Apo mendengarkan cerita Diana dengan baik, fakta bahwa keduanya terakhir bertemu ketika kelulusan SMA 9 tahun lalu tidak membuat keduanya canggung. Sebaliknya, perempuan itu menceritakan kisah hidupnya dengan lepas dan penuh tawa.
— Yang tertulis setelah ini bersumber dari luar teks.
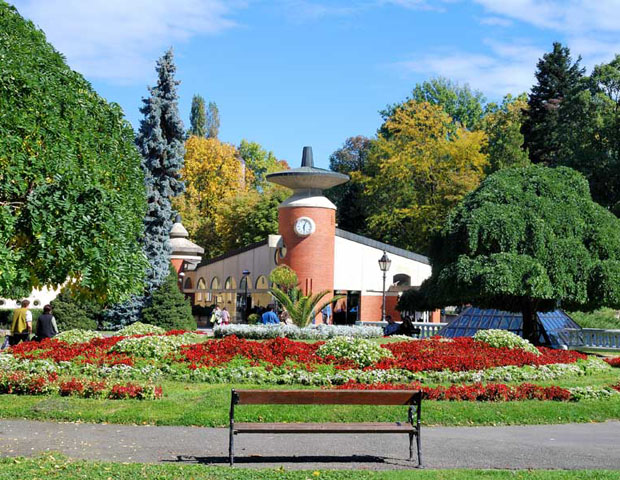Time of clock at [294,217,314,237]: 6:03
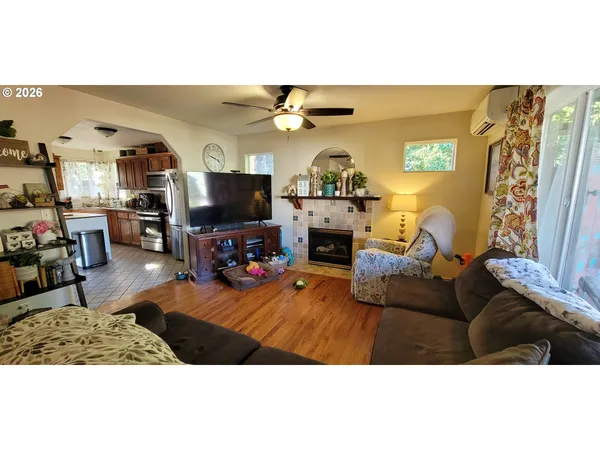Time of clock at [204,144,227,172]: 3:47
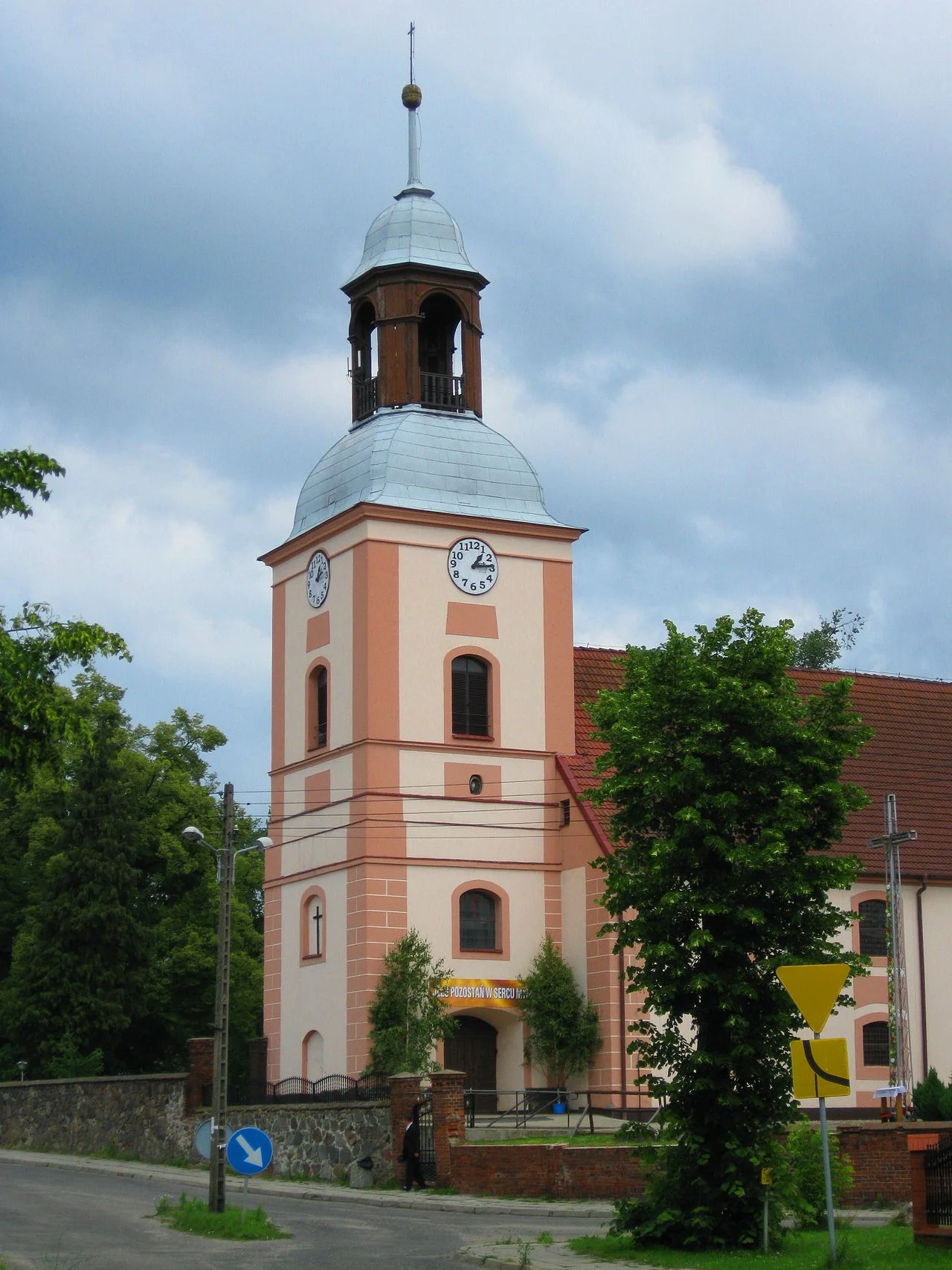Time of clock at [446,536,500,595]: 1:13
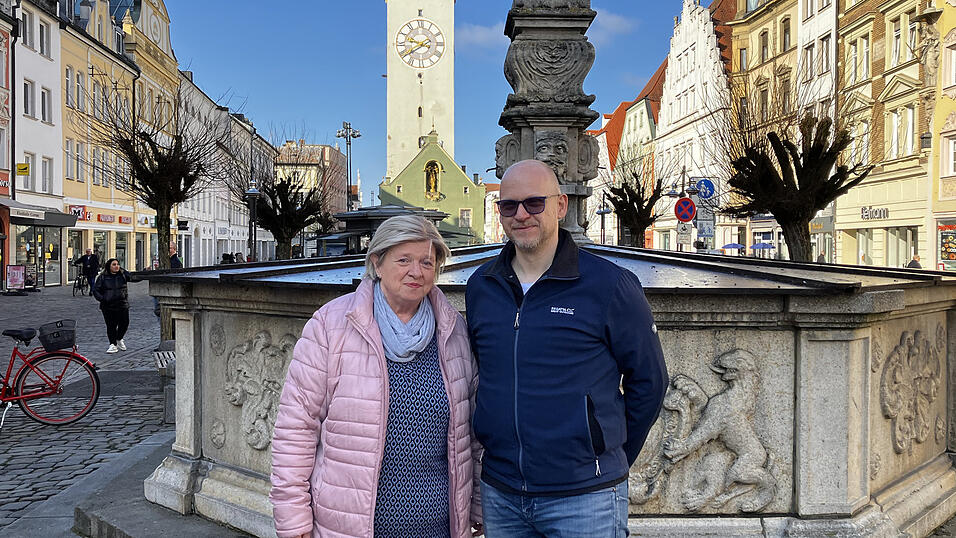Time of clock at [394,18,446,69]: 9:39
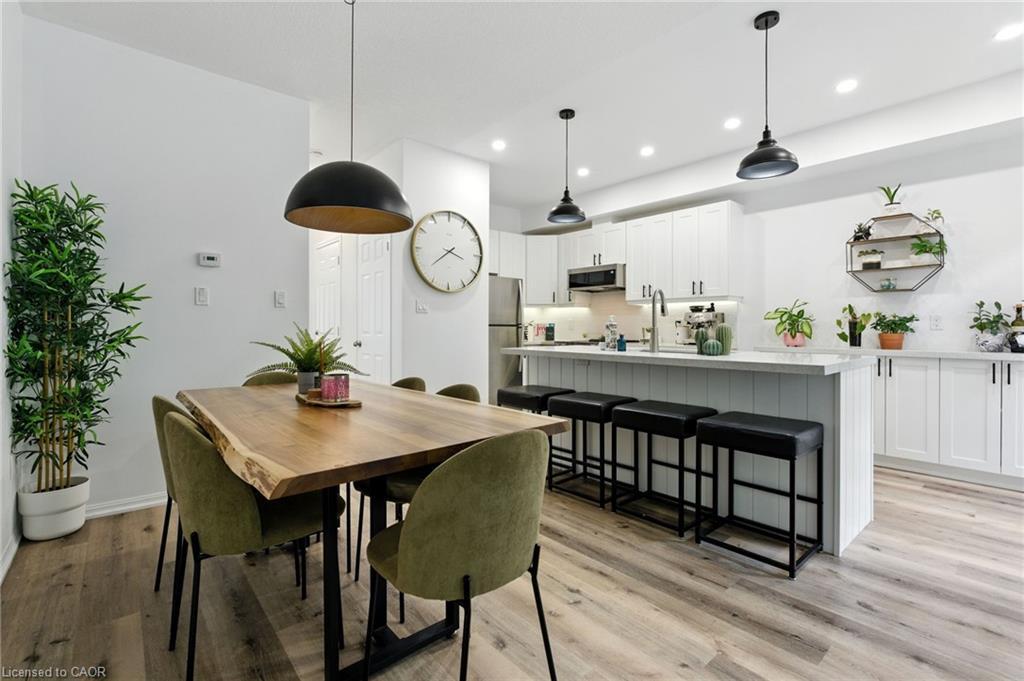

Diana juga menjelaskan jika dirinya memutuskan menetap di Hawaii setelah putus dengan mantan tunangannya dan menikmati kehidupannya disana.

Ia juga menanyakan kabar Build, Job dan Jeff.


Tanpa sadar keduanya telah berpindah tempat, dari berdiri menjadi duduk di salah satu meja, masih bertukar cerita.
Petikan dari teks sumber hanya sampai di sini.